Scacco matto al bipartitismo in Austria. È questa la sentenza decretata dai risultati del primo turno delle elezioni Presidenziali. Uno scossone a un sistema nel quale i due partiti tradizionali hanno governato il Paese dal 1945.
Partito Socialdemocratico (SPÖ) e Partito Popolare (ÖVP) chiudono entrambi all’11%, registrando un crollo oltre ogni aspettativa. Al secondo turno del 22 Maggio accedono invece i Verdi del candidato Alexander Van der Bellen, con il 21% dei consensi, e Norbert Hofer del Partito della Libertà (FPÖ), vero vincitore del primo turno, che con il 35% dei voti ottiene il miglior risultato di sempre da quando, nel 1980, Jörg Haider fondò il partito di estrema destra.
Se anche al secondo turno dovessero confermarsi questi risultati, l’Austria eleggerebbe per la prima volta un Presidente non appoggiato dai due partiti storici.
Tanti i motivi che hanno portato a questo risultato: in primo luogo quella disaffezione nei confronti dei partiti tradizionali che in larga parte delle democrazie industrializzate si sta attestando come un fattore semi-strutturale. A ciò si sommano criticità come l’aumento della disoccupazione legata a una debole, se non inesistente, crescita economica così come l’esposizione a flussi migratori sempre più intensi.
Problemi e criticità ai quali, come in altri scenari europei, i partiti tradizionali non hanno saputo trovare una soluzione efficace. In questo contesto, le mosse false di ÖVP e SPÖ sono facilmente individuabili.
La prima è stata quella di aver scelto candidati poco carismatici e con scarso appeal nei confronti del proprio elettorato di riferimento. In particolare per quanto riguarda il Partito Popolare, Khol è sempre stato considerato una seconda scelta dopo che Erwin Pröll ha inaspettatamente rinunciato alla candidatura.
La seconda, che chiama in causa principalmente il Partito Socialdemocratico nelle vesti del Cancelliere Werner Faymann, riguarda la gestione della questione migranti: la politica delle frontiere aperte scelta inizialmente per gestire il problema, si è rivelata una vera e propria bomba a mano deflagrata nella mani del Governo. Così, mentre l’SPÖ perdeva il controllo della situazione e il clima dell’opinione pubblica si faceva sempre più difficile, l’FPÖ cavalcava il tema nella direzione opposta, balzando in poco tempo in cima a tutti i sondaggi.
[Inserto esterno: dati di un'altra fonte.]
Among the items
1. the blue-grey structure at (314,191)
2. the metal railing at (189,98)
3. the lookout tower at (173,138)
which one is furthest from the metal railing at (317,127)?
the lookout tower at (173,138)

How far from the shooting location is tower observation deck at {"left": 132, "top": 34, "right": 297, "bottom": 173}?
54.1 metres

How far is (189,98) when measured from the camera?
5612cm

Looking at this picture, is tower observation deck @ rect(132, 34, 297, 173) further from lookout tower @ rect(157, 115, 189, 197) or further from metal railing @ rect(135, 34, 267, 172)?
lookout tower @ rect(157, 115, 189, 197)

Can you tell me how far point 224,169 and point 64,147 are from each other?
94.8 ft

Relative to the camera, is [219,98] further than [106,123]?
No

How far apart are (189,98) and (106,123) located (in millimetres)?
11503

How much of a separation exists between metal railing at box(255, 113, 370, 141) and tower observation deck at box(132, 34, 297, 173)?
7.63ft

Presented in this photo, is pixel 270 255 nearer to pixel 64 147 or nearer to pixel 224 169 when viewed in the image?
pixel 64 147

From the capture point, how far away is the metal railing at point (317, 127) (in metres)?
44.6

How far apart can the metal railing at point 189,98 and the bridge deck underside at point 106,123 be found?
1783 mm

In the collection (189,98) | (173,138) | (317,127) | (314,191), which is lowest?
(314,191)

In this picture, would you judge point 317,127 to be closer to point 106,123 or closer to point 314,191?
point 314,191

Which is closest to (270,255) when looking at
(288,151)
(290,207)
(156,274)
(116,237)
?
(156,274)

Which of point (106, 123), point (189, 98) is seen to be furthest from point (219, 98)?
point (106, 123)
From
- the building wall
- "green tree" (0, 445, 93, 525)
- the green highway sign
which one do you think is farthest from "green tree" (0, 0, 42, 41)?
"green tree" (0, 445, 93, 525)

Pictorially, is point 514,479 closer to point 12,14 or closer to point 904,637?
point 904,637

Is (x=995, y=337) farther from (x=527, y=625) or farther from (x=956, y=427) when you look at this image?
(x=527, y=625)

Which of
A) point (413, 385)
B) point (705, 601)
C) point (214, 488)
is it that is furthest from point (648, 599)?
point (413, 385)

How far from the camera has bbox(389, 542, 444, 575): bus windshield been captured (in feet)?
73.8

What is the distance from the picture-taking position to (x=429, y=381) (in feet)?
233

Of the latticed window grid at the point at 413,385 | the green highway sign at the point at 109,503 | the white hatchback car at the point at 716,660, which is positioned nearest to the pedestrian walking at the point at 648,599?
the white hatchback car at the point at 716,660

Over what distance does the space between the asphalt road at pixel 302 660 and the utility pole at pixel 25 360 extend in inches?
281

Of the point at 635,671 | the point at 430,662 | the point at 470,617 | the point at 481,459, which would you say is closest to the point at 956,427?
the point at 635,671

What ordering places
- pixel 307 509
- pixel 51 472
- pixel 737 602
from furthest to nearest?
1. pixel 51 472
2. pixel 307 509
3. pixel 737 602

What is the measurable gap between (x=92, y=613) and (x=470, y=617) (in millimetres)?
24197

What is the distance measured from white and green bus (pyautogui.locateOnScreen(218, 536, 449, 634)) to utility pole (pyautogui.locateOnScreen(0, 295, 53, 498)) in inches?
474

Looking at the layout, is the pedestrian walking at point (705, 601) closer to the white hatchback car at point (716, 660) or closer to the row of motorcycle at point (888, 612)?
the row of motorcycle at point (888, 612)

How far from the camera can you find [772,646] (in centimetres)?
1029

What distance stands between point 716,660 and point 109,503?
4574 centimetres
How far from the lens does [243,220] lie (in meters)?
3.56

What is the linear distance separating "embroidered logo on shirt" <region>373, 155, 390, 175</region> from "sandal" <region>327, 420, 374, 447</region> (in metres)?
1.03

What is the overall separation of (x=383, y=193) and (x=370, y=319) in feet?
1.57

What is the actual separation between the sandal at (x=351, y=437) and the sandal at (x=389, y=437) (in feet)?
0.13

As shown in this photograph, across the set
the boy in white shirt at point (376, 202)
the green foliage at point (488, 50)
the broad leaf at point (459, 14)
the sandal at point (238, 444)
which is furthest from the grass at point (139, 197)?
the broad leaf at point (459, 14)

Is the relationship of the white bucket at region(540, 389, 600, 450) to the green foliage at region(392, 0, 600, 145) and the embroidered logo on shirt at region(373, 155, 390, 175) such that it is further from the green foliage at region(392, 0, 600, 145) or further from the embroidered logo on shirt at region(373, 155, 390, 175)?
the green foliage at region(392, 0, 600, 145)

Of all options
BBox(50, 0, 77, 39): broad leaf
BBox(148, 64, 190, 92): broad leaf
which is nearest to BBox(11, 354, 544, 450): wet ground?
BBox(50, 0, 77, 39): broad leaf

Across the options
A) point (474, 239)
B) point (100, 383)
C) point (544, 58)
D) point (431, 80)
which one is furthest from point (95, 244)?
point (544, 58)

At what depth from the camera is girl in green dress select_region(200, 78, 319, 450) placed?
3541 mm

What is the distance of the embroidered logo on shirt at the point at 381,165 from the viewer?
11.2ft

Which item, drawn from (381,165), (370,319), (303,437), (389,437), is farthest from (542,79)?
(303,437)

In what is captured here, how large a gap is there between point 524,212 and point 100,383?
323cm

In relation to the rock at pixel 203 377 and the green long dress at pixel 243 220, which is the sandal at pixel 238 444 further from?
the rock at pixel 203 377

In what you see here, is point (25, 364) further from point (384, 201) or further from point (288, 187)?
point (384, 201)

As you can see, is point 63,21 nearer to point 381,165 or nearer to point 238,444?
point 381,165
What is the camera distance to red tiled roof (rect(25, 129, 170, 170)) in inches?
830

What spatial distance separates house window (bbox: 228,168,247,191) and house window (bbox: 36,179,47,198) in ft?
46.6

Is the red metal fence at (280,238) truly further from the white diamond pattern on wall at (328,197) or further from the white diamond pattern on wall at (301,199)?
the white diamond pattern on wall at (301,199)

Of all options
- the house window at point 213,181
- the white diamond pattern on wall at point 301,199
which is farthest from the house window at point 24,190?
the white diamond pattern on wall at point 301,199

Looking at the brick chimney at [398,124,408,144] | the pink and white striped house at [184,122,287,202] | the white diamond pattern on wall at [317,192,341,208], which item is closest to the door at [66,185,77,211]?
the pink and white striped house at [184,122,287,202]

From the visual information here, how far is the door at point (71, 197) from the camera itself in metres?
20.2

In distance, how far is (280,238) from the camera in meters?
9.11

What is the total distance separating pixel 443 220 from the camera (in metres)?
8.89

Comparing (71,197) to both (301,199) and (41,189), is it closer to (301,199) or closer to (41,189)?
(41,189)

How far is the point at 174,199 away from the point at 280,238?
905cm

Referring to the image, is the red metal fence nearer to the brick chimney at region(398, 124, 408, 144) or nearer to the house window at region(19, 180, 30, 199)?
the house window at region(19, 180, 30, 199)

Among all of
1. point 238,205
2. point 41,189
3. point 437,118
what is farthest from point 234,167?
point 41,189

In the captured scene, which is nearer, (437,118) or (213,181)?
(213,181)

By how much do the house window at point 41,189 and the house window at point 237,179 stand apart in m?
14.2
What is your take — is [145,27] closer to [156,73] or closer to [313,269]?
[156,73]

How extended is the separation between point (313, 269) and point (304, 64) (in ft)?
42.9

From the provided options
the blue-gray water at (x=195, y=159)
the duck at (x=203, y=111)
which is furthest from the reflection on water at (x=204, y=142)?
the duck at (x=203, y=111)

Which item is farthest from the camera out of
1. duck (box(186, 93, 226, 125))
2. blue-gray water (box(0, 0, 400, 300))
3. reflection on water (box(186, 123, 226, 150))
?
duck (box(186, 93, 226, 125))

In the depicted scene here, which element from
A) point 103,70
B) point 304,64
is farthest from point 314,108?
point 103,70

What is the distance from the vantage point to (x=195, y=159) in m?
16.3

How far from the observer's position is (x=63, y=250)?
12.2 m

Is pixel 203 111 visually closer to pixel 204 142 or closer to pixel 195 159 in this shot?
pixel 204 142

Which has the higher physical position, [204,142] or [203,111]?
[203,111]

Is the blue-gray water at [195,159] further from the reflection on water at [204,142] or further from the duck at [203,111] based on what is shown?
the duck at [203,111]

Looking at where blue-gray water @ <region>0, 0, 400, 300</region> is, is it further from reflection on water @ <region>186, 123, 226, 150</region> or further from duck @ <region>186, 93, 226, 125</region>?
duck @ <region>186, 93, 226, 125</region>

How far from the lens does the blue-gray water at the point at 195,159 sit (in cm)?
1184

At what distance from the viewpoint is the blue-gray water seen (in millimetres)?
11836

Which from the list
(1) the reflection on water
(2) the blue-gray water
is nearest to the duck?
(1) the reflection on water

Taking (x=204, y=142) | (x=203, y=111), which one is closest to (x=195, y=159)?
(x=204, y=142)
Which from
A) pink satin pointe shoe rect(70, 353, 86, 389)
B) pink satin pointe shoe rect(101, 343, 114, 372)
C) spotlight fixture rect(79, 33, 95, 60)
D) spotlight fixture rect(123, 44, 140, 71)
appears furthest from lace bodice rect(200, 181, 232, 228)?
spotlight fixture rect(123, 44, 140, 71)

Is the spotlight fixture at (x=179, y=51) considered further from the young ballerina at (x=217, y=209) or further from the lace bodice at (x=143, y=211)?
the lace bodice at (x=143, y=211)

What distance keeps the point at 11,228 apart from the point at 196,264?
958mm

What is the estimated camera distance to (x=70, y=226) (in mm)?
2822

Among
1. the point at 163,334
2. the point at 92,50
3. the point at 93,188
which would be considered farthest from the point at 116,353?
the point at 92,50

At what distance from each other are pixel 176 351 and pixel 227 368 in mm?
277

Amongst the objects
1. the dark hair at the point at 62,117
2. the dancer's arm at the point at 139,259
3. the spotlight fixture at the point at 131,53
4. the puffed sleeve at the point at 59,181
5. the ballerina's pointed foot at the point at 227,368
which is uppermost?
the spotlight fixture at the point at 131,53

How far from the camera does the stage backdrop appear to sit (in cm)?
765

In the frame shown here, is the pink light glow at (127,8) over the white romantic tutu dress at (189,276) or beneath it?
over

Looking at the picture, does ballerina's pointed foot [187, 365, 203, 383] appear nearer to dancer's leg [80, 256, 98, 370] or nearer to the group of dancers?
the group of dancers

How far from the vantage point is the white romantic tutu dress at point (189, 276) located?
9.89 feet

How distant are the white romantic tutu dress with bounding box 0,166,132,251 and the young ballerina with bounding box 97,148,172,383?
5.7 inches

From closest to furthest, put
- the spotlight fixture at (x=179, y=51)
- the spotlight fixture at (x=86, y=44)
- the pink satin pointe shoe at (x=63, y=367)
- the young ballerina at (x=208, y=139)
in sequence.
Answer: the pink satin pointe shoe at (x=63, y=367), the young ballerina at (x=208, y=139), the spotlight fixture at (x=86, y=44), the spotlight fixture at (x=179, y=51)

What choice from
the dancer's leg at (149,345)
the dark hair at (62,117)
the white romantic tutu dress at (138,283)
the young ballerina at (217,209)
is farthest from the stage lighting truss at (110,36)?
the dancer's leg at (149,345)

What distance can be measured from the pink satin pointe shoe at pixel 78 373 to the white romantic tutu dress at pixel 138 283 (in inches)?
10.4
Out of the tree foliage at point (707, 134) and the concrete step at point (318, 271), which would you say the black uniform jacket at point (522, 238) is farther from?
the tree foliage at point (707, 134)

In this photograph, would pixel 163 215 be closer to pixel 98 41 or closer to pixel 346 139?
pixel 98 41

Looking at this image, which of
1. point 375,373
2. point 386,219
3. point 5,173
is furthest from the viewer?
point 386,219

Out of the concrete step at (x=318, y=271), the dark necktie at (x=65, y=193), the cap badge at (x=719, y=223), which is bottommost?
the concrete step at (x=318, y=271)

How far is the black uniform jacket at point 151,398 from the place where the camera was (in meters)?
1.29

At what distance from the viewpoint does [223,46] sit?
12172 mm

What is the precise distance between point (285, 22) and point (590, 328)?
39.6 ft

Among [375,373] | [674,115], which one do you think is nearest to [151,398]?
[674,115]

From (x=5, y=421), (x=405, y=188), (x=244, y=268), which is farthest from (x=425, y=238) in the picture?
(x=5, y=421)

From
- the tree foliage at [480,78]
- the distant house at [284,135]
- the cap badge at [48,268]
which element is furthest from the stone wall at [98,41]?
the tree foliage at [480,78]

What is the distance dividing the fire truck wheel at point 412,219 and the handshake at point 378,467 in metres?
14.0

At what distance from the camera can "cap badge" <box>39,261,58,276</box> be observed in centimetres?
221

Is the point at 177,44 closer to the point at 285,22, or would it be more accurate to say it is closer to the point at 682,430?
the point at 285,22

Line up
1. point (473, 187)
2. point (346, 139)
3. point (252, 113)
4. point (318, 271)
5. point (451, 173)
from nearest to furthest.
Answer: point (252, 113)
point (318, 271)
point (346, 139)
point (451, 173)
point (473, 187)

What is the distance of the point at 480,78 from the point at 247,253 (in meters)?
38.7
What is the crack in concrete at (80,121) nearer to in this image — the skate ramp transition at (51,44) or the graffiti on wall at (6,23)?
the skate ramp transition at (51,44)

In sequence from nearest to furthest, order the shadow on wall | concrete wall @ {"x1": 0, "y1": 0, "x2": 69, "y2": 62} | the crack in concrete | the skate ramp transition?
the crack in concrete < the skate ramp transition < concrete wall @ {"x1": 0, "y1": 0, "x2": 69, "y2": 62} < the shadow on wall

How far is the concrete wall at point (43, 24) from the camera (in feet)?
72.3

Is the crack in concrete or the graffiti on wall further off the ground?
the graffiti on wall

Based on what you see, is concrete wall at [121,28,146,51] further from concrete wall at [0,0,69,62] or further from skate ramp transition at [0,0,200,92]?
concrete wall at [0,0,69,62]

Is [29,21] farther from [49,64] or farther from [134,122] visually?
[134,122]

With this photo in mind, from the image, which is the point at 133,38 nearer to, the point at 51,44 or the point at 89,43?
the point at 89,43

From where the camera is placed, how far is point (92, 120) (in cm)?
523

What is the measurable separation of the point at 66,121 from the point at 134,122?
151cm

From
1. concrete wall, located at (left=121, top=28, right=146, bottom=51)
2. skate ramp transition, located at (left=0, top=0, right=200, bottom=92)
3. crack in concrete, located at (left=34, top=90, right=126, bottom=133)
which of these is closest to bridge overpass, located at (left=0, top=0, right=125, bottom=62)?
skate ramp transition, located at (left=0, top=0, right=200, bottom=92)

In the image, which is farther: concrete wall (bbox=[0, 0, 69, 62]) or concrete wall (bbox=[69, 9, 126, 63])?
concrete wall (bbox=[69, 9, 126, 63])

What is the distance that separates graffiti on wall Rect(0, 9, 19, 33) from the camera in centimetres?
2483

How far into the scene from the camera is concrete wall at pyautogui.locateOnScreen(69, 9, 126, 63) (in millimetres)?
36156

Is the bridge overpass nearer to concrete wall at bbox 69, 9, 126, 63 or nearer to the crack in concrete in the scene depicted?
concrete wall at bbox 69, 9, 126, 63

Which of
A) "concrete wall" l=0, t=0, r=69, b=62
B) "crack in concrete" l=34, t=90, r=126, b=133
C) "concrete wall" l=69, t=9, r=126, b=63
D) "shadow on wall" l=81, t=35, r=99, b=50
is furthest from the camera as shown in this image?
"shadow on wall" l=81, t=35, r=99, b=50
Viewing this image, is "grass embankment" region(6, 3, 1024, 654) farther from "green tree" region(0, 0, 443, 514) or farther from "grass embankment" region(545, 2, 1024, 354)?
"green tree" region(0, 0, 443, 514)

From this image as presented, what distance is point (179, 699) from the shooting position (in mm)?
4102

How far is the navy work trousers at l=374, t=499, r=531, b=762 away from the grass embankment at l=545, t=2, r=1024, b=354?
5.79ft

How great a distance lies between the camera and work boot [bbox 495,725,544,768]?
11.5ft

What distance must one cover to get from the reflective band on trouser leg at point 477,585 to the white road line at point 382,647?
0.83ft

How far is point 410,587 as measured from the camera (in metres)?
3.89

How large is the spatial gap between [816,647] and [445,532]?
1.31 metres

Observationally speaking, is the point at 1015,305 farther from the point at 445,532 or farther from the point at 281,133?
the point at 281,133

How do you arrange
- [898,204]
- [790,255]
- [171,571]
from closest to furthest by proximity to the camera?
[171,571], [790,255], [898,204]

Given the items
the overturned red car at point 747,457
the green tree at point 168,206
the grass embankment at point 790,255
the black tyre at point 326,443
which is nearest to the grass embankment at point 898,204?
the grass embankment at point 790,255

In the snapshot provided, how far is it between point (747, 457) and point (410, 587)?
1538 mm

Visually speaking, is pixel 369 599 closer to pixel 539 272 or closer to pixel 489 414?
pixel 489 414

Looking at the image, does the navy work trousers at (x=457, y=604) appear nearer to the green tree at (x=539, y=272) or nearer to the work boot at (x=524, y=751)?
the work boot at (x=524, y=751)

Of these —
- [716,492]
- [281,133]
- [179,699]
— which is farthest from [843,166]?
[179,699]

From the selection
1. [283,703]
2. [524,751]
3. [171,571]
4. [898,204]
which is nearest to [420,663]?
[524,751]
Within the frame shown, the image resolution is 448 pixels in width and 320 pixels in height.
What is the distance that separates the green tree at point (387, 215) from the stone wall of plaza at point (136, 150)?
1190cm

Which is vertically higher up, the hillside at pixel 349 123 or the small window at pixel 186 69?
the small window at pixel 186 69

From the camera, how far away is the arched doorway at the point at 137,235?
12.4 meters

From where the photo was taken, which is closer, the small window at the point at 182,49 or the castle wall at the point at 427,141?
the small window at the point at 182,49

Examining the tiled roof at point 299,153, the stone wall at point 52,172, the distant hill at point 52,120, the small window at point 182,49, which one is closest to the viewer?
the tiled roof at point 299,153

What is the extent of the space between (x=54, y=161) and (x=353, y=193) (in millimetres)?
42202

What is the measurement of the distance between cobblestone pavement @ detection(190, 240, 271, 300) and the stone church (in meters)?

Come se non bastasse, il cambio di rotta del Cancelliere negli ultimi mesi ha avuto l’effetto controproducente di generare malcontento nell’ala più liberal del SPÖ e di esporlo al contempo alle critiche di coloro che auspicavano da tempo l’adozione di politiche e controlli più restrittivi alle frontiere. Così, il risultato è stato quello di rinforzare ancora di più le realtà che da sempre si erano fatte promotrici dei suddetti provvedimenti, confermando una regola ferrea da tenere sempre a mente in politica: l’originale vince sempre sull’imitazione.
In attesa del 22 Maggio, Hofer incassa dunque un successo promettente e le congratulazione degli altri leader europei della destra (Le Pen, Salvini, Wilders).
Adesso, la sfida per l’FPÖ sarà riuscire a concretizzare il risultato del primo turno, sventando il rischio di una disfatta sulle orme del Front National alle ultime regionali francesi quando, a causa dell’alleanza strategica tra Sarkozy e Hollande, Marine Le Pen restò con un pugno di mosche in mano.
Dall’altra parte, l’unica speranza del verde Van der Bellen sarà proprio compattare la sinistra contro la minaccia xenofoba rappresentata da Hofer.